Keynote Title: Mitigating Risks while Forging Ahead with AI Progress
Abstract: The accelerated progress in AI technology has provoked fears and controversy around their safe use. Some insist that we should not stop making scientific progress simply because of media pushback. Others seek to prevent further development of what they consider dangerous AI. I will present the case study of hallucination in large foundational models and its possible mitigation. Hallucination is the undesirable generation of content and is one of the most salient risks of one of the most powerful recent developments. I propose that it is possible to continue making AI progress while mitigating its risks.

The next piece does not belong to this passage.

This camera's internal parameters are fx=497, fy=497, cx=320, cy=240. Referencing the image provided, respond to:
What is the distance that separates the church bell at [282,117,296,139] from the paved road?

Bio: Pascale Fung is a Chair Professor at the Department of Electronic & Computer Engineering at The Hong Kong University of Science & Technology (HKUST), and a visiting professor at the Central Academy of Fine Arts in Beijing. She is an elected Fellow of the Association for the Advancement of Artificial Intelligence (AAAI) for her "significant contributions to the field of conversational AI and to the development of ethical AI principles and algorithms", an elected Fellow of the Association for Computational Linguistics (ACL) for her “significant contributions towards statistical NLP, comparable corpora, and building intelligent systems that can understand and empathize with humans”. She is an Fellow of the Institute of Electrical and Electronic Engineers (IEEE) for her “contributions to human-machine interactions” and an elected Fellow of the International Speech Communication Association for “fundamental contributions to the interdisciplinary area of spoken language human-machine interactions”. She is the Director of HKUST Centre for AI Research (CAiRE), an interdisciplinary research centre on top of all four schools at HKUST. She co-founded the Human Language Technology Center (HLTC). She is an affiliated faculty with the Robotics Institute and the Big Data Institute at HKUST. She is the founding chair of the Women Faculty Association at HKUST. She is an expert on the Global Future Council, a think tank for the World Economic Forum. She represents HKUST on Partnership on AI to Benefit People and Society. She is on the Board of Governors of the IEEE Signal Processing Society. She is a member of the IEEE Working Group to develop an IEEE standard - Recommended Practice for Organizational Governance of Artificial Intelligence. Her research team has won several best and outstanding paper awards at ACL, ACL and NeurIPS workshops.